Le Ministre a indiqué soutenir sans réserve les efforts en vue de l’amélioration de la situation dans la péninsule coréenne, ainsi que le dialogue entre la République populaire démocratique de Corée (RPDC) et les États-Unis. « La Chine encourage la RPDC à continuer de s’engager dans la voie de la dénucléarisation. Dans le même temps, nous pensons qu’il est adéquat que les États-Unis apportent des réponses positives dans les délais voulus afin de rencontrer la RPDC au milieu du gué. » M. Wang a indiqué que la Chine continuera d’appliquer strictement les sanctions contre la RPDC, tout en appelant le Conseil de sécurité à prendre des mesures à la lumière des derniers développements afin de créer des conditions favorables à un règlement pacifique de la situation par des moyens diplomatiques et politiques.

Nations unies

Le conseiller d'Etat Wang Yi à la tribune de l'Assemblée générale des Nations unies

Le conseiller d'Etat Wang Yi à la tribune de l'Assemblée générale des Nations unies

Les termes sont mesurés : la Chine n'appelle pas explicitement à la levée (partielle) des sanctions, mais parle plus prudemment de la nécessité pour les Etats-Unis d'apporter des "réponses positives dans les délais voulus afin de rencontrer la RPDC au milieu du gué". Chaque partie y lira ce qu'elle souhaite y trouver. Il est par ailleurs évident que malgré le contentieux commercial croissant américano-chinois, Pékin n'entend pas - à ce stade du moins - utiliser une éventuelle position plus dure de Pyongyang (qui pourrait être déçue et frustrée par l'absence possible de réponse de l'administration Trump) comme levier de négociation avec Washington.

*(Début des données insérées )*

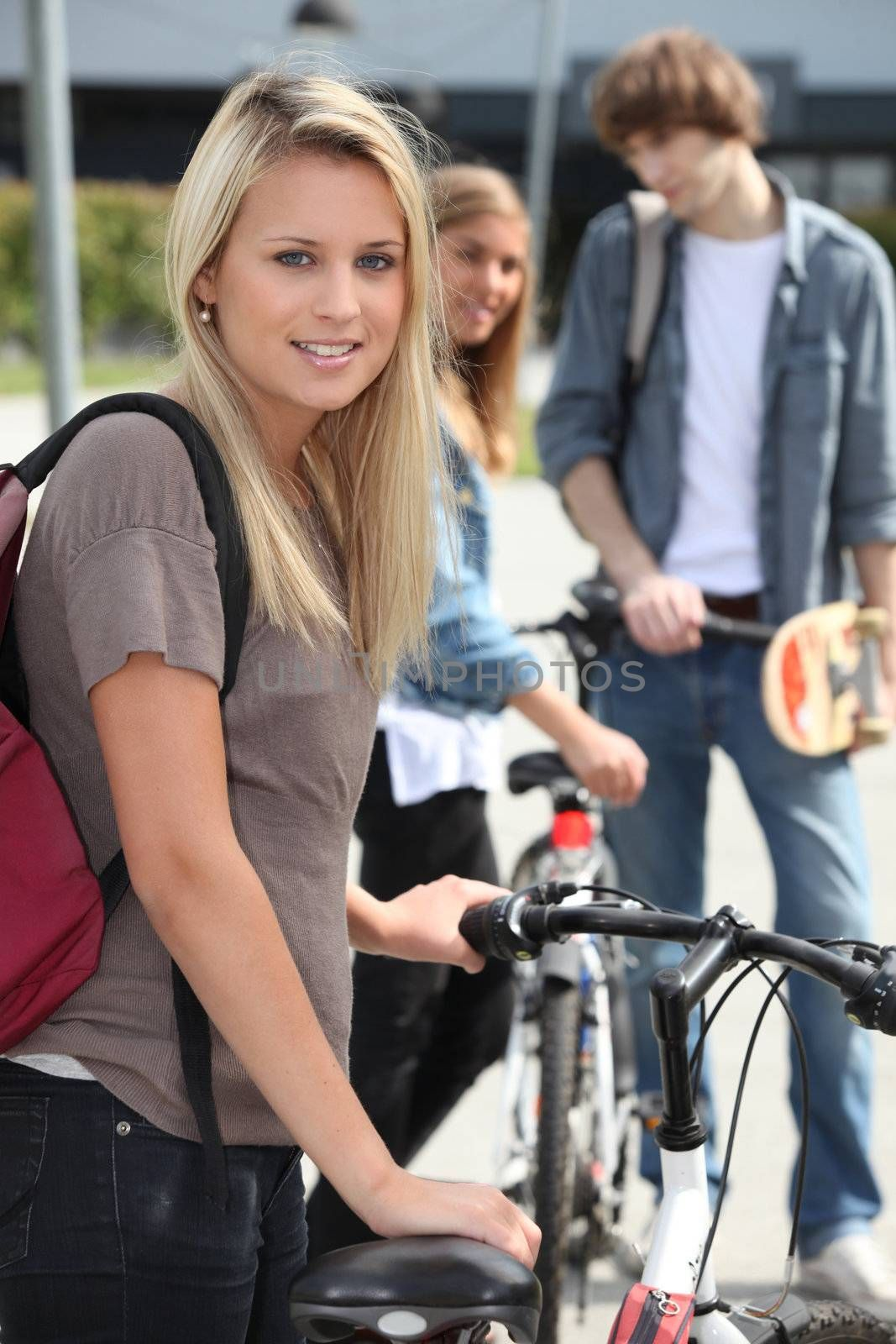 Blond female teenager stood by bicycle friends in background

Si la question coréenne figure donc en bonne place dans les priorités diplomatiques de Pékin, elle ne constitue pas réellement une pomme de discorde majeure avec les Etats-Unis (en juin 2018, les Etats-Unis pouvaient ainsi encore affirmer que Pékin partageait leurs préoccupations des sanctions contre la RPD de Corée sans que les autorités chinoises ne jugent utile de pondérer cette assertion). La Chine entend vouloir la diminution des sanctions, elle ne se donne pas aujourd'hui tous les moyens d'une telle politique.

Le discours du ministre des Affaires étrangères russe Sergueï Lavrov, lors du débat général de la même session de l'Assemblée générale des Nations unies, est explicite sur le fait que la Corée ne constitue pas une priorité diplomatique pour Moscou : elle n'est même pas mentionnée dans le résumé de son intervention sur le site des Nations unies.

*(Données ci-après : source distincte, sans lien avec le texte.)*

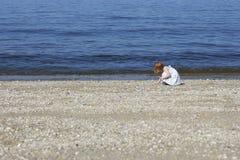 Muchacha que recoge cáscaras en la playa Imagen de archivo libre de regalías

L'ambassadeur russe aux Nations unies, Vassili Nebenzia, a certes évoqué une levée progressive des sanctions, mais en modérant immédiatement son propos... en affirmant qu'il s'agit seulement d' "envisager" une telle mesure !

"Je pense qu'il est simplement naturel que l'on réfléchisse à des pas dans cette direction", a déclaré l'ambassadeur russe à l'ONU, Vassili Nebenzia, interrogé sur une éventuelle levée des sanctions. "Il y a des progrès qui devraient être réciproques. Il devraient y avoir des contreparties" car "l'autre partie devrait voir des encouragements à aller de l'avant", a-t-il affirmé.

La Figaro

Cette prudence de fonctionnaire n'est pas celle du (toujours) brillant Sergueï Lavrov, qui a pour sa part plaidé à nouveau ouvertement pour un assouplissement des sanctions devant aller de pair avec sa dénucléarisation :

«Je voudrais entendre des explications quant aux raisons pour lesquelles certains collègues au sein du Conseil de sécurité s'entêtent à rejeter la possibilité même d'un signal positif de la part du Conseil au sujet des démarches faites par Pyongyang dans la voie de la dénucléarisation de la péninsule coréenne», a-t-il noté lors d'une réunion du Conseil de sécurité des Nations unies consacrée à la Corée du Nord.

Il a rappelé dans ce contexte que les négociations étaient toujours «une rue à double sens».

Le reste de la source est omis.